— START OF Text excerpt —

Top 10 Easter Eggs from Black Panther You May Have Missed (Part II)

Black Panther was released this past weekend after weeks of hype as the “Best Marvel Movie Ever” and lived up to that hype both critically, from what the audiences thought and in terms of the box office (coming in as the second biggest Marvel movie opening at the North American Box Office with over $201 million dollars). While the movie was mostly removed from the rest of the MCU in terms of the people in it, which makes sense as Wakanda is mostly removed from the rest of the world (at least at the start of the movie), the film was still rife with easter eggs for comic book/MCU heads who paid close attention to the movie and the other MCU films or comic books. So, let’s take a look at the top 20 Easter Eggs from Marvel’s new superstar, Black Panther and his first movie ever! Part two!

10. The Public Enemy Connection

Black Panther Writer/Director Ryan Coogler is from Oakland, California and he makes his hometown known in his biggest film yet as Oakland plays a big role in the start and the conclusion of his masterpiece. Beyond that, though, is the role that hip hop greats Public Enemy play in the background of the movie. The pivotal scene between T’Challa’s father, T’Chaka, as he kills his brother before his brother can kill him, happens in 1992, the heyday of Public Enemy’s heavily politicized rap. While there isn’t any overt references to Public Enemy, you can see their influence beyond just the poster that hangs on the wall in the background of that scene. Public Enemy and groups like them co-opted the original Black Panther party in their rhymes and even stage performances, where their back-up dancers rocked the “uniforms” of the 60’s pro-black party. Black Panther does a great job of discussing the history of not only Africa (where Wakanda is located) but also Africans in other countries and the role that a prosperous African nation should have in liberating their own people who were taken from Africa against their will. While it influences the plot but doesn’t overwhelm it, it feeds these issues to the masses in a way that no film really has done before, at least not major blockbuster has.

— END OF Text excerpt —
— START OF Rows —

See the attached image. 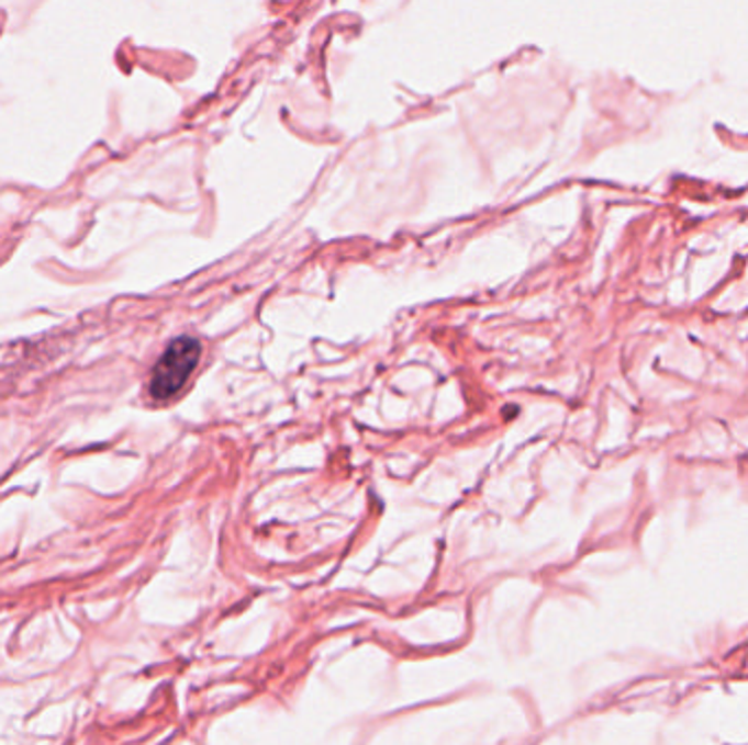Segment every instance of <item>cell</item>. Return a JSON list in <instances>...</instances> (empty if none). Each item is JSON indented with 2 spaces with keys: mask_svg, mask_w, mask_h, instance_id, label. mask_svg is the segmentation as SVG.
<instances>
[{
  "mask_svg": "<svg viewBox=\"0 0 748 745\" xmlns=\"http://www.w3.org/2000/svg\"><path fill=\"white\" fill-rule=\"evenodd\" d=\"M202 354V346L193 337H178L165 350L160 361L152 372L149 394L158 400H167L182 390L191 372L198 368Z\"/></svg>",
  "mask_w": 748,
  "mask_h": 745,
  "instance_id": "cell-1",
  "label": "cell"
}]
</instances>
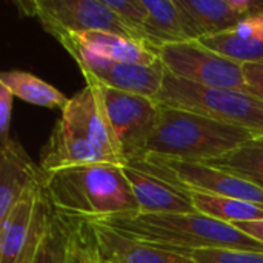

— END OF Rows —

> [Stated goal]
Rewrite the Black Panther article from "Top 10 Easter" through "ever! Part two!", putting "buzz" wherever "hype" appears.

> [Expected output]
Top 10 Easter Eggs from Black Panther You May Have Missed (Part II)

Black Panther was released this past weekend after weeks of buzz as the “Best Marvel Movie Ever” and lived up to that buzz both critically, from what the audiences thought and in terms of the box office (coming in as the second biggest Marvel movie opening at the North American Box Office with over $201 million dollars). While the movie was mostly removed from the rest of the MCU in terms of the people in it, which makes sense as Wakanda is mostly removed from the rest of the world (at least at the start of the movie), the film was still rife with easter eggs for comic book/MCU heads who paid close attention to the movie and the other MCU films or comic books. So, let’s take a look at the top 20 Easter Eggs from Marvel’s new superstar, Black Panther and his first movie ever! Part two!